L'heure des conséquences

Brigitte Breton
Le Soleil

(Québec) Que fait le bon père de famille pour éviter que le reste de la maisonnée pense qu'il suffit d'user de violence et de foutre la pagaille pour obtenir ce que l'on veut et contourner l'autorité parentale?

Devant la menace d'une loi spéciale, Léo Bureau-Blouin, président de la Fédération étudiante collégiale du Québec, a habilement affirmé hier qu'un bon père de famille (dans ce cas-ci le premier ministre Jean Charest) s'adresse à ses enfants et leur parle avant d'appeler la police.

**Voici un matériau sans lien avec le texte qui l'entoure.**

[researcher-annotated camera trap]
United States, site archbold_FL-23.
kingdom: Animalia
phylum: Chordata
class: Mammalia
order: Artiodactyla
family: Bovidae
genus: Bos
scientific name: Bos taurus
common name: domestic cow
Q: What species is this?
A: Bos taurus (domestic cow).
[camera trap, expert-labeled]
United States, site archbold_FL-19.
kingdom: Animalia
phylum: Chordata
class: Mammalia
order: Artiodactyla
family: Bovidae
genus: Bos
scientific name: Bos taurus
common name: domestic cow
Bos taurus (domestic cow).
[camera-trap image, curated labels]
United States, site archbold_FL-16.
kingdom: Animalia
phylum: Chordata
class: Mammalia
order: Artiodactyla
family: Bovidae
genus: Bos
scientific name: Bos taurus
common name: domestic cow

Dans la majorité des cas, c'est en effet la meilleure, voire la seule approche à adopter.

Les parents savent toutefois que, dans certaines circonstances, la discussion est impossible. Ni avec le père ni avec la mère. Le jeune n'entend rien. Il ne désire qu'un «oui». Il veut gagner. Reste de l'inviter à réfléchir et d'énumérer les conséquences possibles si son obstination perdure. Nous en sommes malheureusement rendus là après 14 semaines de grève étudiante. Québec suspend les sessions et prend des dispositions pour garantir l'accès aux cégeps et aux universités.

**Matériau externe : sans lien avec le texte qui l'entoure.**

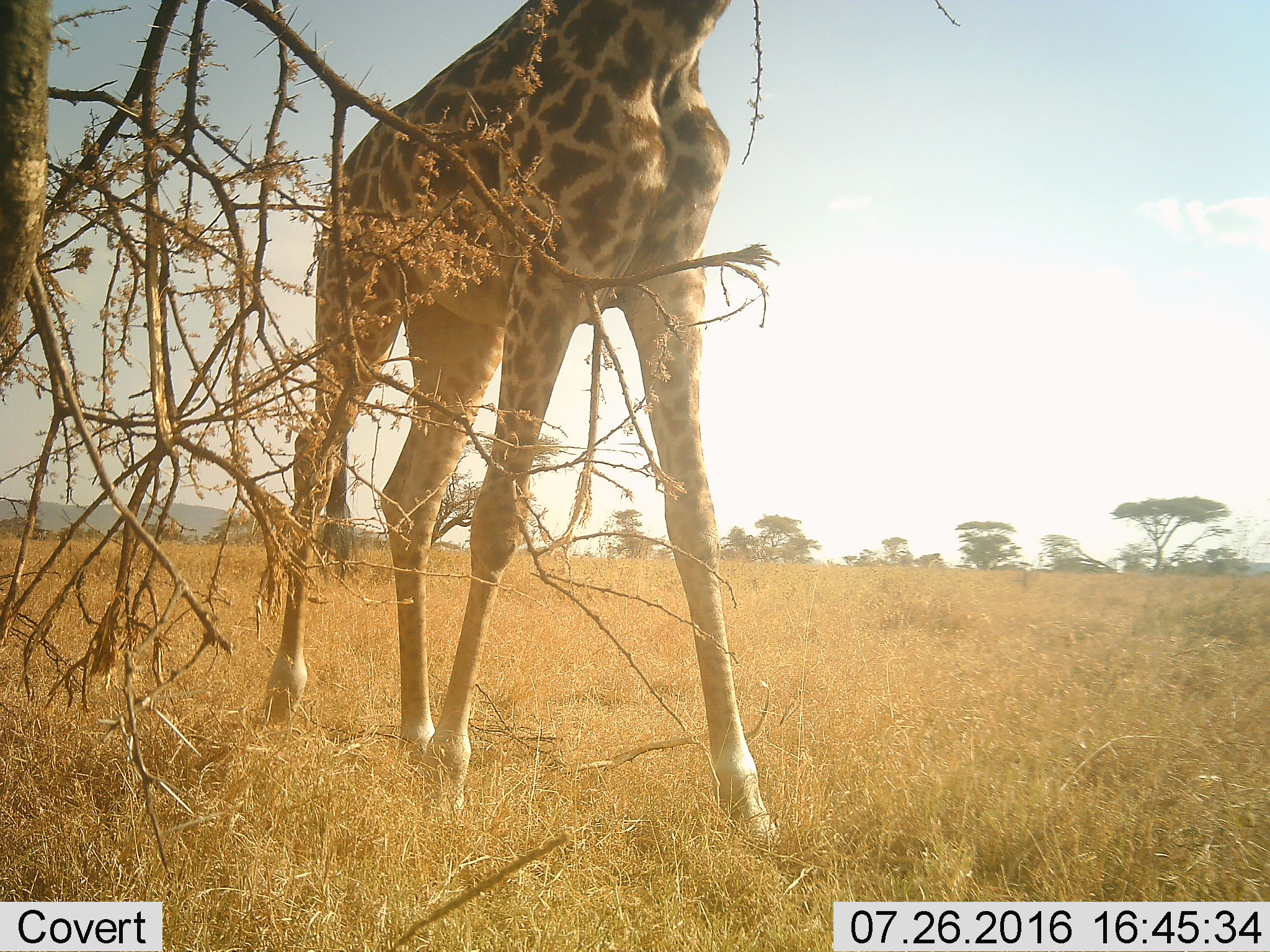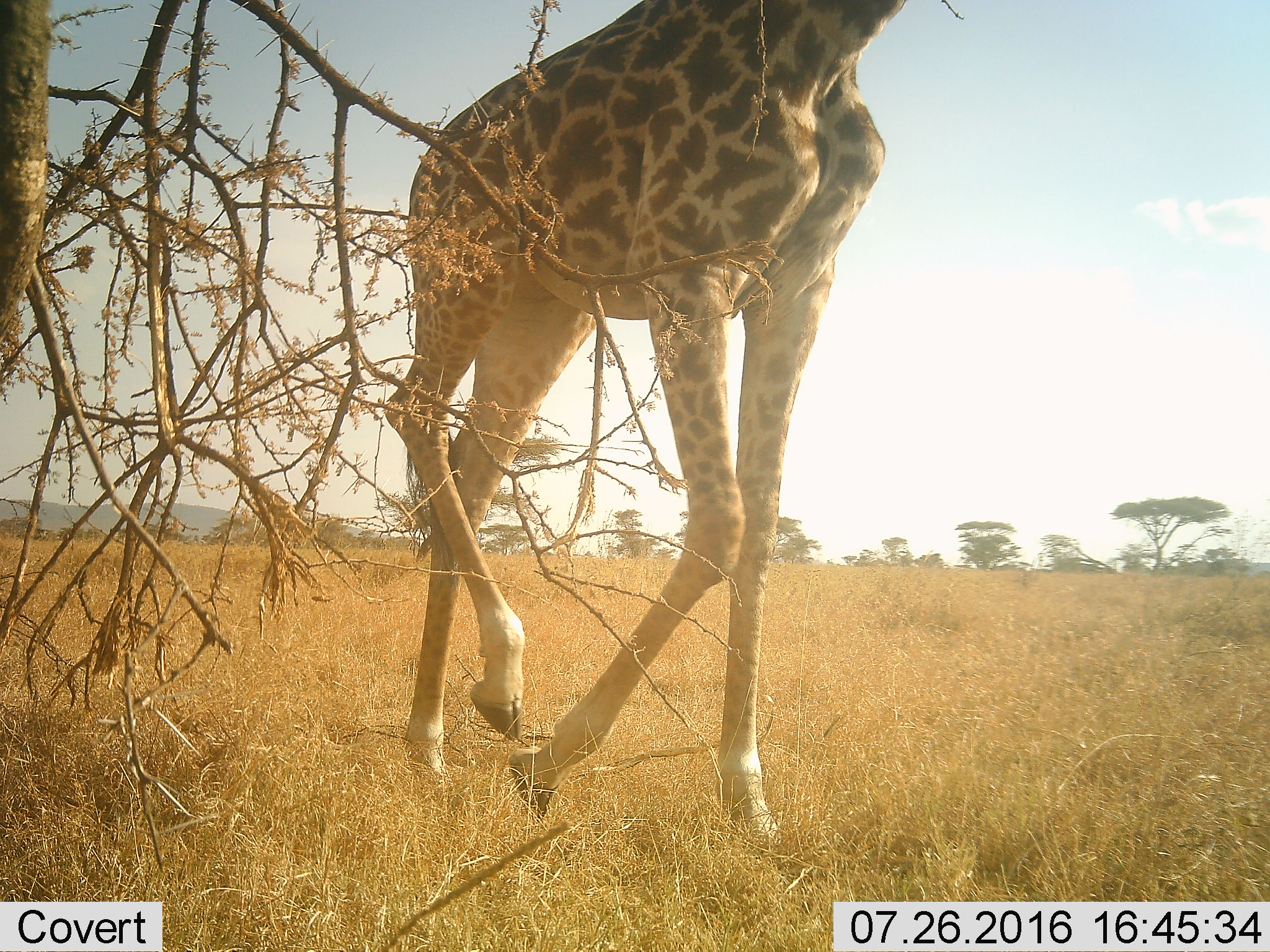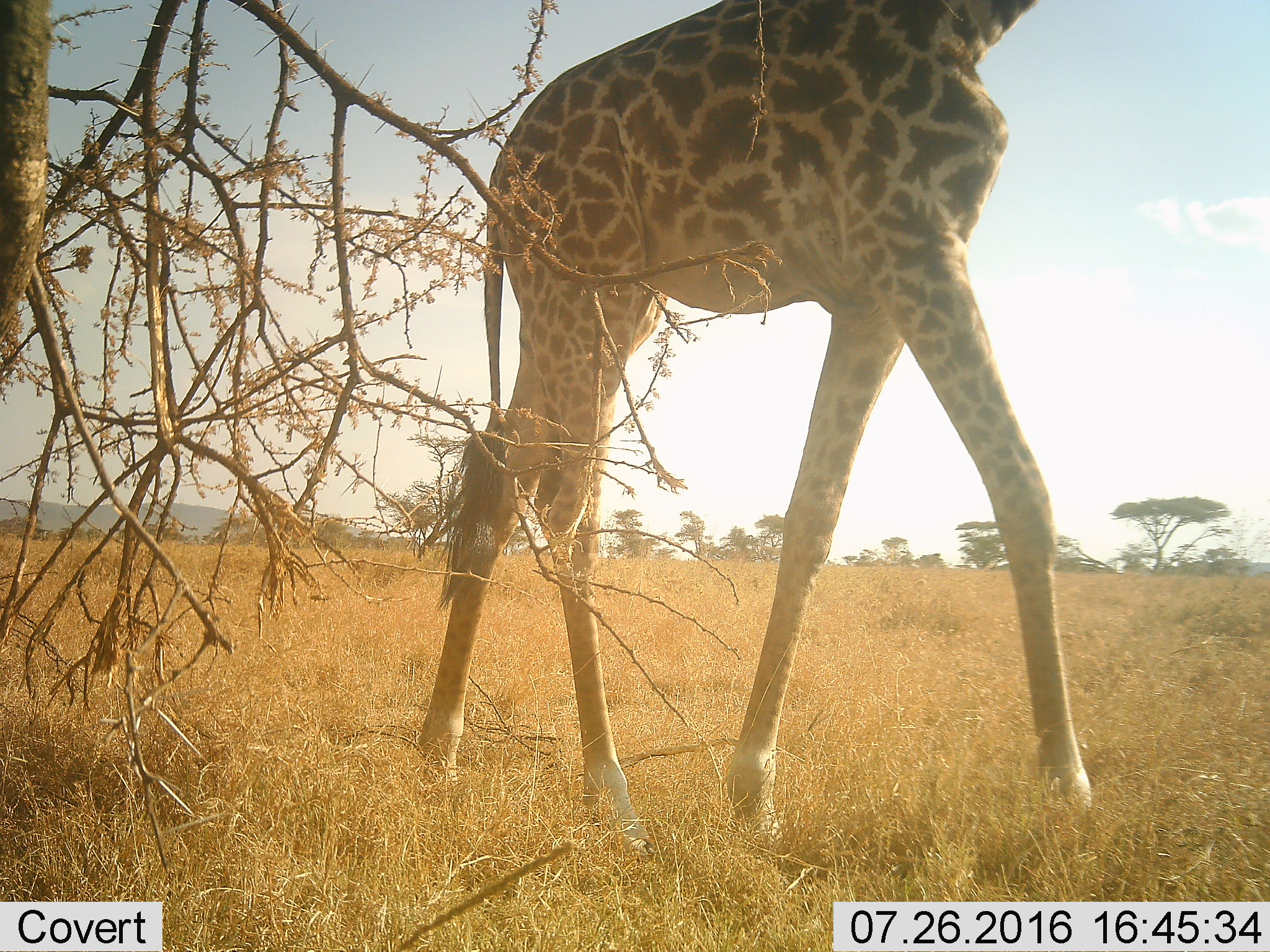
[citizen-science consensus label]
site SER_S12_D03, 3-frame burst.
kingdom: Animalia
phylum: Chordata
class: Mammalia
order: Artiodactyla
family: Giraffidae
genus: Giraffa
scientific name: Giraffa camelopardalis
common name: giraffe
Giraffe (Giraffa camelopardalis), count 1. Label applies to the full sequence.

Ce n'est pas glorieux d'en arriver là. Ni pour le gouvernement qui a perdu une ministre dans la mêlée, ni pour les étudiants qui bousillent une session, un travail d'été, en plus de faire face à la justice dans certains cas. Aboutir à une loi est d'autant plus désolant que rien ne justifie une telle radicalisation et l'escalade de la violence sur les campus. Espérons que ce n'est qu'un électrochoc pour inciter les parties à trouver un terrain d'entente.

Quels étaient les enjeux de départ qui ont mené à cette dérive? Le conflit a à ce point dégénéré que certaines semblent les avoir oubliés ou amalgamés à d'autres récriminations à l'égard des libéraux. Révisons. Que visait Québec en augmentant les droits de scolarité? Rehausser le financement des universités dont le sous-financement a été reconnu par le gouvernement et par les associations étudiantes. Que craignent les étudiants avec cette hausse de 0,50$ par jour? Que les études supérieures deviennent inaccessibles et que les jeunes s'endettent.

Le gouvernement, à qui on peut adresser bien des reproches, a répondu à ces craintes. Il a étalé la hausse sur sept ans, il a bonifié le régime de prêts et bourses et prévu un remboursement des prêts proportionnel au revenu. Dans l'accord conclu le 5 mai avec les représentants étudiants, il a également convenu de réduire la facture des frais afférents (qui est en moyenne de 800$ par an) si des économies sont réalisées par une meilleure gestion des universités. Ces dernières écoperont.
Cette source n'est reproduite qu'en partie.